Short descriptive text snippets
+ + + + +
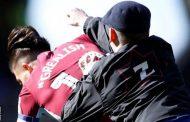 في الملعب مشجع يهاجم لاعب وسط أستون فيلا جاك غريليش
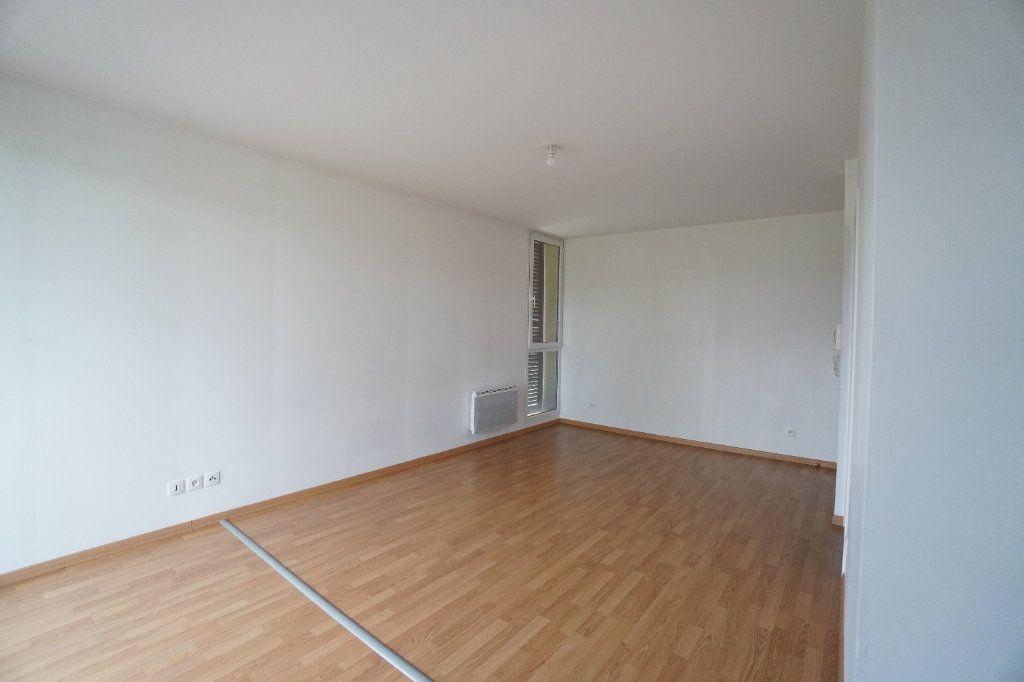 Appartement à louer 1 31.32m2 à Mitry-Mory vignette-1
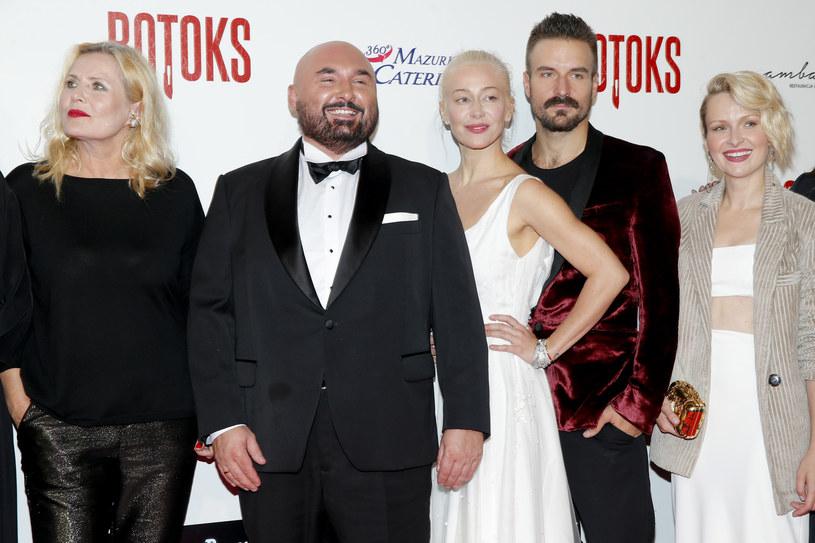 """Warszawska premiera filmu """"Botoks"""" przyciągnęła sporo gwiazd. Aktorzy opowiedzieli o bohaterach, w których wcielają się w najnowszej produkcji Patryka Vegi."""
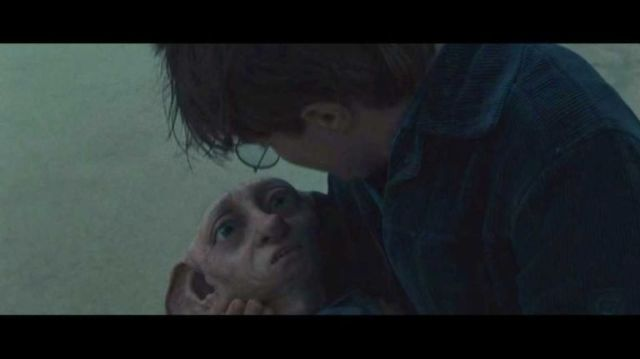 Dobby dies in Harry Potter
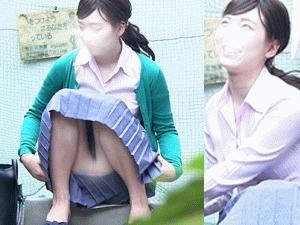 街で無邪気にくつろぐ女の子の隙だらけのパンティを容赦なく撮影してみた 座りパンチラ
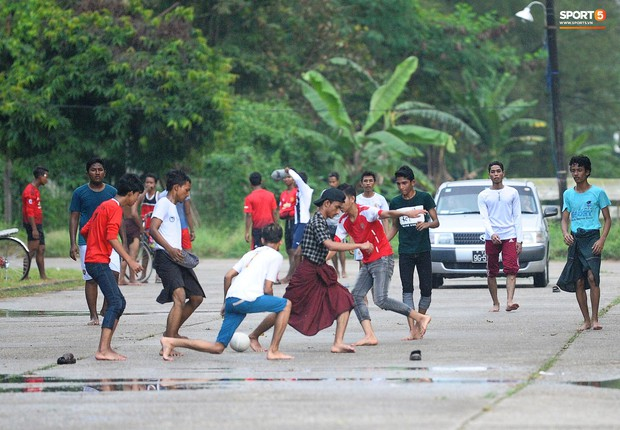 Tuyển thủ Việt Nam thích thú xem đàn ông Myanmar mặc váy, đi chân đất, đá bóng nhựa thỏa mãn đam mê - Ảnh 7.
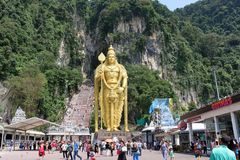 Złota statua władyka Muragan przy wejściem Batu jam Hinduska świątynia blisko Kuala Lumpur, Malezja Fotografia Stock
+ + + + +
* WHAT YOU SHOULD DO *
Find the line containing "Tuyển thủ Việt" in the records above, then copy it and every line after it exactly, through the last one, without any pictures.

* EXERCISE RESPONSE *
 Tuyển thủ Việt Nam thích thú xem đàn ông Myanmar mặc váy, đi chân đất, đá bóng nhựa thỏa mãn đam mê - Ảnh 7.
 Złota statua władyka Muragan przy wejściem Batu jam Hinduska świątynia blisko Kuala Lumpur, Malezja Fotografia Stock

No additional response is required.